None of the described assessment tools addresses all needs and aspects characterizing HS. Moreover, because the optimal therapeutic strategy is mainly based on disease severity, a valid, easy-to-use, accurate, and reliable assessment tool is needed.
In this setting, the authors sought to design an HS-dedicated, dynamic, simple, composite tool, reflecting both physician-rated and patient-rated evaluations. The AISI includes a scoring system assigning a certain value to each lesion type, representing its severity. The predefinition of a given value for each lesion type is an intrinsic bias that is acknowledged if an assessment tool consists of a scoring system. For instance, in proposing the HSSI, Grant and colleagues13 identified 5 categories based on predefined scores. Similarly, other HS assessments arbitrarily propose cutoffs and criteria: HiSCR measures disease severity in patients with at least 3 inflammatory lesions based on predefined criteria; HS-PGA classifies HS in 6 stages based on predefined and arbitrary criteria regarding the number of inflammatory nodules, abscesses, and fistulas;11,12 and both original and modified Sartorius scores that use predefined and arbitrary distance (cm) from 1 lesion to another.8,10
Similar to other skin disorders such as psoriasis, where disease severity is assessed by the Psoriasis Area and Severity Index in both clinical trial and real-life practice, the authors proposed the AISI as valid, dynamic, simple, and fast measurement. The high and statistically significant correlations between AISI and the other validated scores proved its reliability. The AISI demonstrated to be rapid (about 47 seconds), easy-to-use, and feasible in real-world practice. Although this study population consisted in a limited cohort of 46 patients, it included not only severe HS (one-third of the cases), but also patients with mild HS, giving the opportunity to successfully test the AISI on patients with HS with varied severity. Being accurate in assessing the mild stage of the disease, the AISI shows an additional advantage compared to previously proposed assessment tools.

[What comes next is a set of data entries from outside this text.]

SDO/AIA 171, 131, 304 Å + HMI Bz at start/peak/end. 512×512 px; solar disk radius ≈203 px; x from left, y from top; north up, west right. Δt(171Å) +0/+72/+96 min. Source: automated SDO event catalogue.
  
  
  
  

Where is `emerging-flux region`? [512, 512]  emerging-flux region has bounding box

A limitation of this study limitation was the short time period of 16 weeks to test AISI variations related to the therapeutic response. Long-term, multicenter, large cohort-based studies will be necessary to confirm these promising findings. Furthermore, it would be of interest to design a trial evaluating the clinical response-to-therapy using the AISI, and to investigate possible therapeutic adjustments based on AISI scoring.